# RECORDS SHOWN:
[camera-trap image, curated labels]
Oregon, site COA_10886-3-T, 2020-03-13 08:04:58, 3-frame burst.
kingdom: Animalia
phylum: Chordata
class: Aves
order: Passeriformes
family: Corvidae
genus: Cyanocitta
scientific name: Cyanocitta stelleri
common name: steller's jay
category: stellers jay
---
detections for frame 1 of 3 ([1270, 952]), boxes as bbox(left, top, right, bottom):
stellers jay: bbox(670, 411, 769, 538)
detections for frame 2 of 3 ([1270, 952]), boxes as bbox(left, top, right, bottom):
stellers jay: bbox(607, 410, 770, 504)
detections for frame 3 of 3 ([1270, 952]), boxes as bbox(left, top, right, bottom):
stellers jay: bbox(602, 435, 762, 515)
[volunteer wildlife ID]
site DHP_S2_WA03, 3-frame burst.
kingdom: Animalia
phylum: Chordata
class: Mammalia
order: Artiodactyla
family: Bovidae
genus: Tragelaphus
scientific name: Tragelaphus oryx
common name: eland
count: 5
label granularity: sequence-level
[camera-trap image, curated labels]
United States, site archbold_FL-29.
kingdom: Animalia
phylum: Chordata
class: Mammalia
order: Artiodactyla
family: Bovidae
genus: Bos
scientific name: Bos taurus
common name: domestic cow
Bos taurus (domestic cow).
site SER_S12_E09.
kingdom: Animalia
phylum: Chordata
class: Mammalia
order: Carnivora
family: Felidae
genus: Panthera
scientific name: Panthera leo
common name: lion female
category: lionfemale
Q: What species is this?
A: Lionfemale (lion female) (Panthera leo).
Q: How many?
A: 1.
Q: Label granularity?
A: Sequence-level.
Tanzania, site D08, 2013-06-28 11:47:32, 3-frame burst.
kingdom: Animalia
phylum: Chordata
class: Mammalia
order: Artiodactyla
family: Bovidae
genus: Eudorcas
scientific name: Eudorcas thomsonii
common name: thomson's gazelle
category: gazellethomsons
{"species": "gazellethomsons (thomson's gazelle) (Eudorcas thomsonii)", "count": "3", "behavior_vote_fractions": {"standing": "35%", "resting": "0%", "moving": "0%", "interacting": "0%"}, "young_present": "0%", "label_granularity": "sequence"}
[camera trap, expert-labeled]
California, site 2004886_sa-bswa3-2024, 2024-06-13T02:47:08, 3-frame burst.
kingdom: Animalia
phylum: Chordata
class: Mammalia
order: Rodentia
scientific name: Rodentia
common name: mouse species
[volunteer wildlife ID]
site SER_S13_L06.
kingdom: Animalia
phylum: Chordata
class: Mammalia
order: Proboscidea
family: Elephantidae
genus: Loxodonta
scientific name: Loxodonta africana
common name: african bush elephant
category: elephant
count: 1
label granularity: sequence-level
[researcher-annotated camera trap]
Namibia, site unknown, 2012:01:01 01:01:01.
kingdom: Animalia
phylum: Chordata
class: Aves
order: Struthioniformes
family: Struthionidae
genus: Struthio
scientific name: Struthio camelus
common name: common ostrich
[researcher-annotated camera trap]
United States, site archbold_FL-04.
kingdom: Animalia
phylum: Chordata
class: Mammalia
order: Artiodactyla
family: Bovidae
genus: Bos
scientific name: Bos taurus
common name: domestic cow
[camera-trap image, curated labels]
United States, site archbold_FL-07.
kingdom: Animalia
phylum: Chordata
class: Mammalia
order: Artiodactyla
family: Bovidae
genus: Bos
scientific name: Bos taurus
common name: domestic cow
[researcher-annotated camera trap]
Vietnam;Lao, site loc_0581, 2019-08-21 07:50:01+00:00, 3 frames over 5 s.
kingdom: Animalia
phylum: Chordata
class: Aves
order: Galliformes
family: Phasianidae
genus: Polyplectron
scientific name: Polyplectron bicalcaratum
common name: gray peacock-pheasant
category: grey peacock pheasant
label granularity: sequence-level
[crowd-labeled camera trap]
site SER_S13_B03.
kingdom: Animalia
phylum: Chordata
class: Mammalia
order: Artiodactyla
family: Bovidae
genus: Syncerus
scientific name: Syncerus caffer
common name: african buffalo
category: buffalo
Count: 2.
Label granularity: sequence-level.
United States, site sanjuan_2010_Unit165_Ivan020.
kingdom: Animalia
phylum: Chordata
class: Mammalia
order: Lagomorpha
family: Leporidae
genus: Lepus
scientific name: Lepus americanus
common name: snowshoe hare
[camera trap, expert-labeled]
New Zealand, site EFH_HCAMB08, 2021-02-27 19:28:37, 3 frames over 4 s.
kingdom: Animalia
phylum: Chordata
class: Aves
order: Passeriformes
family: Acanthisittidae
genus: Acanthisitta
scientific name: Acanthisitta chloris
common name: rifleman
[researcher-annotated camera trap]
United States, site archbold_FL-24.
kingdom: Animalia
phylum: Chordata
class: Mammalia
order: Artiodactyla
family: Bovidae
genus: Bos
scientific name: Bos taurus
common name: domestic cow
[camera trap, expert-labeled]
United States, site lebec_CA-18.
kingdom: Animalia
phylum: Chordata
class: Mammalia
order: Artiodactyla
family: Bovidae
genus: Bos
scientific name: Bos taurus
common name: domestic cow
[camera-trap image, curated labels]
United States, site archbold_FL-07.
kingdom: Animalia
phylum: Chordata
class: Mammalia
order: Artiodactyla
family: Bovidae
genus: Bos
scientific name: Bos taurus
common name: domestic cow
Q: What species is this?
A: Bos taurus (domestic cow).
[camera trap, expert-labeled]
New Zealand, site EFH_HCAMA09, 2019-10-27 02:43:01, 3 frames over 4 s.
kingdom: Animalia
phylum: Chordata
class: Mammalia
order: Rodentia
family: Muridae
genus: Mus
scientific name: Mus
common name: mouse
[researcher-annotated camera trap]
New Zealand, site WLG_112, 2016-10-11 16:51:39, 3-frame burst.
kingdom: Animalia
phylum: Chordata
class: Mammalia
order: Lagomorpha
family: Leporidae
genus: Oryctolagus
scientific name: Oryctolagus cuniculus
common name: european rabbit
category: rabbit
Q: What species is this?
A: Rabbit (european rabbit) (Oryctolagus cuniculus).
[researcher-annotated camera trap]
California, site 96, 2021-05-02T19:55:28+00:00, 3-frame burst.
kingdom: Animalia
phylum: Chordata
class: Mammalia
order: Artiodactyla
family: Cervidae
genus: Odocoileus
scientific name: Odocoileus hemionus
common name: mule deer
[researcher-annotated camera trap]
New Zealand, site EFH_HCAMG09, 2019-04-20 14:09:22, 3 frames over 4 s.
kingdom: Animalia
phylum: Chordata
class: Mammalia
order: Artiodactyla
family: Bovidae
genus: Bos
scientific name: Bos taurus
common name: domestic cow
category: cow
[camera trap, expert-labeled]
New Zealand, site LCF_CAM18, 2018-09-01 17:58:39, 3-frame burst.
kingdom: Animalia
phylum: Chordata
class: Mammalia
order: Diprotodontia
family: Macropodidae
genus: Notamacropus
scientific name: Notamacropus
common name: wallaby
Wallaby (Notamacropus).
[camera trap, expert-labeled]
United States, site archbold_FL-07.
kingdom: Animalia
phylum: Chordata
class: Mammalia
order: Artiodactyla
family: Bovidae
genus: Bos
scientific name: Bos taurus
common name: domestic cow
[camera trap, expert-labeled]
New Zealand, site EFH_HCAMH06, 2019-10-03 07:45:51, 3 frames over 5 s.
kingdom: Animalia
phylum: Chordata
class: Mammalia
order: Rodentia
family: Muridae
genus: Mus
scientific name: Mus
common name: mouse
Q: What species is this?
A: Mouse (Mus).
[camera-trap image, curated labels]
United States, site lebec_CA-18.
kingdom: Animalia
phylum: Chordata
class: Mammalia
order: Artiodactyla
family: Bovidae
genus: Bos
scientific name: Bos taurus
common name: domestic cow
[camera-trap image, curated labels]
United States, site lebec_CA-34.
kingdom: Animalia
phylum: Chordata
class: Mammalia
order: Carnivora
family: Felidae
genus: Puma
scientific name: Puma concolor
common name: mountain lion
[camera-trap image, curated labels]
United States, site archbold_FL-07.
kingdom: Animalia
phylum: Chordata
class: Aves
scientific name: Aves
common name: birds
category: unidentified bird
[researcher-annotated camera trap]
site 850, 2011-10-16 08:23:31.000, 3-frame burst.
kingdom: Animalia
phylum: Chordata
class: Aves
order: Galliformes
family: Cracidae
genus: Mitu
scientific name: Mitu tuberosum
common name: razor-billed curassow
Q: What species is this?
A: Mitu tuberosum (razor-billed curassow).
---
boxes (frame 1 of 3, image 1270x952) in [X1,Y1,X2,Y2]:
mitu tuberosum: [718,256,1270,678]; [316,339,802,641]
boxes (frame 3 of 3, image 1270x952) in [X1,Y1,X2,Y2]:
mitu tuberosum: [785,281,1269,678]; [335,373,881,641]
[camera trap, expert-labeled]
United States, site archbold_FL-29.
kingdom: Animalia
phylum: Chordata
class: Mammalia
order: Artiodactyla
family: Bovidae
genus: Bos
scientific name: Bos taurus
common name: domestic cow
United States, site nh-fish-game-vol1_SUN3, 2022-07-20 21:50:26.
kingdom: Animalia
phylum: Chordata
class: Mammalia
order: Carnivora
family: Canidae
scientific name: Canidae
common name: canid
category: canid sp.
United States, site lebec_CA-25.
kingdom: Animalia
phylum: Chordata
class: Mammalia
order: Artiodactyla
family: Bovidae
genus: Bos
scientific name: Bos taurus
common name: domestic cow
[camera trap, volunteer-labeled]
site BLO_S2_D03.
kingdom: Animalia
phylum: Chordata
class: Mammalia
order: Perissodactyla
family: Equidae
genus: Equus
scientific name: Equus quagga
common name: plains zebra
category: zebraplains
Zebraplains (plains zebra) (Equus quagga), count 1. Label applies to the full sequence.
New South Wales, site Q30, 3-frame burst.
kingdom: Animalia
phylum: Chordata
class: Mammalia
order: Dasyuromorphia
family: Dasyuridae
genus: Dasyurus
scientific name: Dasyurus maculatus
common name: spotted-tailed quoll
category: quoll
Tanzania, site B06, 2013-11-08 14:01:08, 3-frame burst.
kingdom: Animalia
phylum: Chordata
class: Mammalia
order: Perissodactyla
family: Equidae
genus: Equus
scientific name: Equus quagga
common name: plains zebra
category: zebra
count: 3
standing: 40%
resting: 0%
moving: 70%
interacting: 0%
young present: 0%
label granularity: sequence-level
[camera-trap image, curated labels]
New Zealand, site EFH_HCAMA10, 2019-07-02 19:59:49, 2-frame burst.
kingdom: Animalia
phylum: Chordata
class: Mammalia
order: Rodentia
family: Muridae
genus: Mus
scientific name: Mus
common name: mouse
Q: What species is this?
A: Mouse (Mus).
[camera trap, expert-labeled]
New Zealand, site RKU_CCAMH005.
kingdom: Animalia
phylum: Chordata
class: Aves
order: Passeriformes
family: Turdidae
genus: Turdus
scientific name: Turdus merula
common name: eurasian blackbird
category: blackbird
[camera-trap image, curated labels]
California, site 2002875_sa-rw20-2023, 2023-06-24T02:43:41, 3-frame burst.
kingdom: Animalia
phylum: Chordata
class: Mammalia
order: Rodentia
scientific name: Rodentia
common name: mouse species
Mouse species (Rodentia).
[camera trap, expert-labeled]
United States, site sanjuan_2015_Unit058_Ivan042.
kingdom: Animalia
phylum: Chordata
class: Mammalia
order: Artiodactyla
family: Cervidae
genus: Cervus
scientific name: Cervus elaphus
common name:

# WHAT YOU ARE ASKED TO DO:
Count how many of the lines in the material include the word "burst", and state that number without anything else.

# OUTPUT FOR THIS TASK:
12